# Trecho citado
---

24 de dezembro de 2024
GAZETILHA

Dinheiro sujo

Por Corrêa Neves Jr. | Diretor do GCN
| Tempo de leitura: 8 min

“O ridículo desonra mais do que a desonra”

La Rochefoucauld, escritor francês

 

O Brasil, não é de hoje, tem se mostrado terreno fértil para a corrupção. É certo que o desvio de caráter nem de longe é exclusividade nossa, mas não é exagero nenhum dizer que em poucos lugares do mundo houve registro de tantos esquemas de pilhagem de recursos públicos como por aqui – e não é de hoje. A lista é imensa, tanto de malfeitos quanto de malfeitores, pertencentes a diversos e distintos partidos políticos, de esquerda ou de direita, em conluio com empresários dos mais variados naipes, sempre com um único objetivo: roubar, sem dó, o maior volume possível de dinheiro dos cofres públicos. Passa o tempo, mudam os personagens, trocam-se as ideologias, mas a maldita corrupção persiste. Em alguns momentos, com toques de tragicomédia que fazem que a roubalheira tenha contornos ridículos.

---

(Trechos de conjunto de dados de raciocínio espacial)

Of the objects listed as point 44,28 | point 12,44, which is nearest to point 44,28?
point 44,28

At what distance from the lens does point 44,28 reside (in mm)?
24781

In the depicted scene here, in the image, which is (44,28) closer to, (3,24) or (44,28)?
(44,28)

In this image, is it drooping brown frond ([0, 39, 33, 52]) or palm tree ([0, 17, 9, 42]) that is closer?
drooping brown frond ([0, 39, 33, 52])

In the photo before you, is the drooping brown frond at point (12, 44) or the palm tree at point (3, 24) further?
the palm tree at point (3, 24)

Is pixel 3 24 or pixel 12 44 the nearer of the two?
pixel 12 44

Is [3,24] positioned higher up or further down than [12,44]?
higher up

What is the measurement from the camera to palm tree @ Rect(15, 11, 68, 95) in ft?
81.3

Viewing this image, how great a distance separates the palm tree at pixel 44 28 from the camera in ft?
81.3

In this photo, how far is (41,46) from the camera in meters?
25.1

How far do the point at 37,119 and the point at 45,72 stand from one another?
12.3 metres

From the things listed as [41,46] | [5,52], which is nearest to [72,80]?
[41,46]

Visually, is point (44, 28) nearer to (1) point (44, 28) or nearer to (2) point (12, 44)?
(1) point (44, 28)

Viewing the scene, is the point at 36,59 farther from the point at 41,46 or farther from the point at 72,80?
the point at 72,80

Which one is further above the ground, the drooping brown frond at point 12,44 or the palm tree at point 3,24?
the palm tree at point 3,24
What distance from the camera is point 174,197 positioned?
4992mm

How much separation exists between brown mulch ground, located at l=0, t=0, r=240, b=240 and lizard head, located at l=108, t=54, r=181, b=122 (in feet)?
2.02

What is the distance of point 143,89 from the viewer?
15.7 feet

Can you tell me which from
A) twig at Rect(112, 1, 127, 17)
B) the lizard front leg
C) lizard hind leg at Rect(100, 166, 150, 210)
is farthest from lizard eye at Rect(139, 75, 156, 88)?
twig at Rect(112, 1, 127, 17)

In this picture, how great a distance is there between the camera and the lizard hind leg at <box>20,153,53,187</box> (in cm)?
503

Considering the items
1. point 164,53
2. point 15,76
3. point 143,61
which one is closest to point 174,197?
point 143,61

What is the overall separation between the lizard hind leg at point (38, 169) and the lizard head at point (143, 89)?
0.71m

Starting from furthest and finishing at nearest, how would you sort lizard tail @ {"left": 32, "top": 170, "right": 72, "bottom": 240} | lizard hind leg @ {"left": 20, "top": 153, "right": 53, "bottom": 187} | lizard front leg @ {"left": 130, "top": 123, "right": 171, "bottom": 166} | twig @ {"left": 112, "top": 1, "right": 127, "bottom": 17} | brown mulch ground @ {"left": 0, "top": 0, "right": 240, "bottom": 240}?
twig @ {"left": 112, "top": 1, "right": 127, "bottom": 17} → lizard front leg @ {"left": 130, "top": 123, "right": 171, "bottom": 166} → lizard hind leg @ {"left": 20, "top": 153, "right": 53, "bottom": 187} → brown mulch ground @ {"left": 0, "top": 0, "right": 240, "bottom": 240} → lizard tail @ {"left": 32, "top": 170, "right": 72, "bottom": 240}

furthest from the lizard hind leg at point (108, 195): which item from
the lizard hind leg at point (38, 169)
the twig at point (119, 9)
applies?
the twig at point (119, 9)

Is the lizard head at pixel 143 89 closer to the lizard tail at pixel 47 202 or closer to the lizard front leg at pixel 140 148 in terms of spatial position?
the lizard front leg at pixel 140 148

---

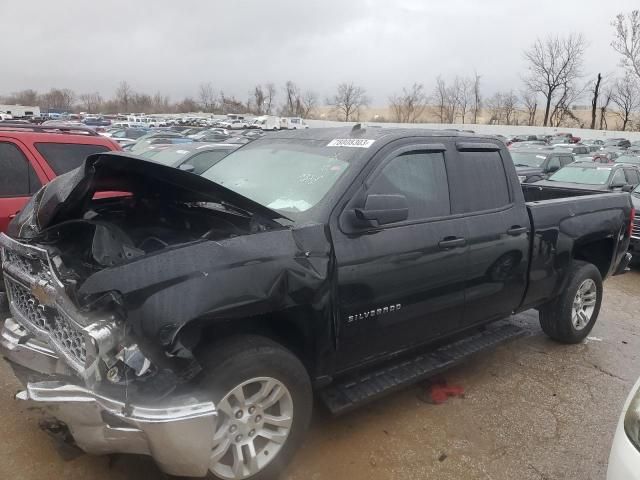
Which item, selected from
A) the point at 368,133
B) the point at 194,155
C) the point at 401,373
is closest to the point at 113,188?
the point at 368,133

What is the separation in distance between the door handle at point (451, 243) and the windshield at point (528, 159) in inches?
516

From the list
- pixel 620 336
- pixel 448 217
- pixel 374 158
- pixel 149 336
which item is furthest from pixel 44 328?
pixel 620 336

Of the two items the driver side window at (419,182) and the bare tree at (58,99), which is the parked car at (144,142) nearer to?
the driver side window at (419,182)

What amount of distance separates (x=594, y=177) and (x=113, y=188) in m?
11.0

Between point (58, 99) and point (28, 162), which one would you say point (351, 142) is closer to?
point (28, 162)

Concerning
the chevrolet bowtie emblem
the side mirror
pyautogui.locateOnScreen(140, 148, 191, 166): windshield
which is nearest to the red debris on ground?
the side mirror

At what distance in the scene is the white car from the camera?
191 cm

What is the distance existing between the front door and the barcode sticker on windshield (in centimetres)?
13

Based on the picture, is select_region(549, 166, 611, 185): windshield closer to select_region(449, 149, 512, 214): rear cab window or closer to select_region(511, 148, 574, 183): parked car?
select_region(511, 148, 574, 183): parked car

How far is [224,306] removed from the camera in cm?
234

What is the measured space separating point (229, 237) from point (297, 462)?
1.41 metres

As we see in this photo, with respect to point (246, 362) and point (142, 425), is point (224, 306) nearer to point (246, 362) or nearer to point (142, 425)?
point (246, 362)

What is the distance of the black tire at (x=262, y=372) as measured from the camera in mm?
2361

---

# Tarefas
• a. Segundo o trecho citado sobre a corrupção no Brasil, quais são as coisas que passam, mudam ou se trocam enquanto a corrupção persiste?
• b. Prossiga o trecho citado sobre a corrupção no Brasil a partir do ponto em que ele termina.

# Respostas às tarefas
• a. O tempo, os personagens e as ideologias.

• b.
Quem tem mais de 40 anos certamente se lembra do escândalo dos Anões do Orçamento, no início dos anos 90, simbolizado pelo então deputado federal João Alves (PPR, hoje Progressistas), da Bahia. O sujeito, junto com outros comparsas do Congresso Nacional, cobrava propina de prefeitos para incluir emendas – e depois liberar o dinheiro – no orçamento da União. Cobravam comissão de empreiteiras – sempre elas – para liberar recursos para obras vultosas engasgadas nos gargalos da burocracia estatal. Usavam também uma rede de ONGs controladas por laranjas para receber dinheiro que deveria ser usado para programas assistenciais, mas que acabavam no bolso dos líderes do esquema.

Quando o escândalo explodiu e o esquema foi descoberto, o Brasil era presidido por Itamar Franco. Numa tentativa de justificar o injustificado, ou seja, de explicar como tinha sido possível a um deputado amealhar um patrimônio bilionário, João Alves surgiu com uma explicação infame. "Deus me ajudou e eu ganhei muito dinheiro", repetia. O deputado se referia às muitas vezes em que “ganhou” na loteria. Obviamente, a realidade nada tinha de sorte.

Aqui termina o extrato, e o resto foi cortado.